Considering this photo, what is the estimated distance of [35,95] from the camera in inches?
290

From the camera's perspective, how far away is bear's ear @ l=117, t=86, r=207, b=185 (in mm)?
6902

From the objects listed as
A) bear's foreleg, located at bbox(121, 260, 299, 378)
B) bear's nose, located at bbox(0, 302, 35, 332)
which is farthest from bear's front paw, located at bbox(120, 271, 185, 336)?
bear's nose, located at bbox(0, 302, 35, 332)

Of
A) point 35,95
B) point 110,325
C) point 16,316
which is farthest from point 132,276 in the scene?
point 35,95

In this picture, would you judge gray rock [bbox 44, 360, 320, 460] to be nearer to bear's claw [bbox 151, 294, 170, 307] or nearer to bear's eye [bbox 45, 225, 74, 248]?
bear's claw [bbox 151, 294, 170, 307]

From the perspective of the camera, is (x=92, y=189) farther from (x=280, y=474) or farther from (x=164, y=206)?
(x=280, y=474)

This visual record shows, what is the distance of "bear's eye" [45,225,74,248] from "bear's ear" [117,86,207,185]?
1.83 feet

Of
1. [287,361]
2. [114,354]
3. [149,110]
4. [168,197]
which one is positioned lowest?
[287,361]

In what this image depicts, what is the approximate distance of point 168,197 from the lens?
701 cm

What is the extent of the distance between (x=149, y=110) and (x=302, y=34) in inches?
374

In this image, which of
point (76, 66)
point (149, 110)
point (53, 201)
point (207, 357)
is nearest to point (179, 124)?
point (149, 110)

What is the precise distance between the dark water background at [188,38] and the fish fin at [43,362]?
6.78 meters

+ + +

| WHAT YOU HAVE TO DO |
Reproduce the lines word for word, starting at the line that contains "In this image, which of" and continuing through the last line, both included.

| FULL RESPONSE |
In this image, which of
point (76, 66)
point (149, 110)
point (53, 201)
point (207, 357)
is nearest to point (179, 124)?
point (149, 110)

What is the precise distance between the dark water background at [188,38] and the fish fin at [43,362]?
6.78 meters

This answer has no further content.